Definition
Runner is the set of channels through which molten plastic flows from the sprue to each cavity gate. In multi-cavity molds its design determines fill balance and the amount of scrap generated per cycle.
Runner types
- Cold runner: in-mold cold channel that fills every cycle and is separated from the part as scrap. Simple and inexpensive, ideal for thermally sensitive resins.
- Hot runner: heated channel that keeps plastic fluid, no scrap but higher tooling cost.

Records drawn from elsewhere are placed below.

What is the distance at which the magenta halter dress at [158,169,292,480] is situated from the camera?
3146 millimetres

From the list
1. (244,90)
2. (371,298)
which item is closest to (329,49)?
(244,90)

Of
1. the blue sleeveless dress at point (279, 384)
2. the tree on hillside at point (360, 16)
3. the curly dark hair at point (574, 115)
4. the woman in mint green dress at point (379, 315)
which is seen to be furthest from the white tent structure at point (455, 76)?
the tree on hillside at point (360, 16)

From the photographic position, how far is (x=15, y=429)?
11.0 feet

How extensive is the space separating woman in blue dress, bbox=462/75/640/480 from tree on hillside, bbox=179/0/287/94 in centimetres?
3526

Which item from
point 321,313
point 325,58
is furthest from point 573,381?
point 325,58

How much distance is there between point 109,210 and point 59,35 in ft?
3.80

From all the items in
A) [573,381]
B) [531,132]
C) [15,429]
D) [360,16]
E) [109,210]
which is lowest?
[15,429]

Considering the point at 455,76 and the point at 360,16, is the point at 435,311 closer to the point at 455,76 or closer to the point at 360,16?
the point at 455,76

See the hot-runner entry.
- Insulated runner: rare hybrid, no external heating, frozen outer skin acts as insulation.
Cross sections
- Trapezoidal: the most common cold-runner section, easy to machine.
- Full round: requires both halves of the mold, best area-to-perimeter ratio.
- Half round: only one side, less efficient than full round.
- Modified parabolic: compromise between flow area and machinability.
Balanced design
- Natural balance: equal flow lengths from sprue to each cavity (H, X, star layouts).
- Artificial balance: diameters adjusted to compensate unequal lengths.
- Typical diameters: 4 – 10 mm in cold runner, 8 – 20 mm in hot-runner manifold.
Common issues
Cavity imbalance (some with flash, some short), excessive scrap from oversized channels, premature freeze in undersized channels, and degradation of heat-sensitive resins on long runners.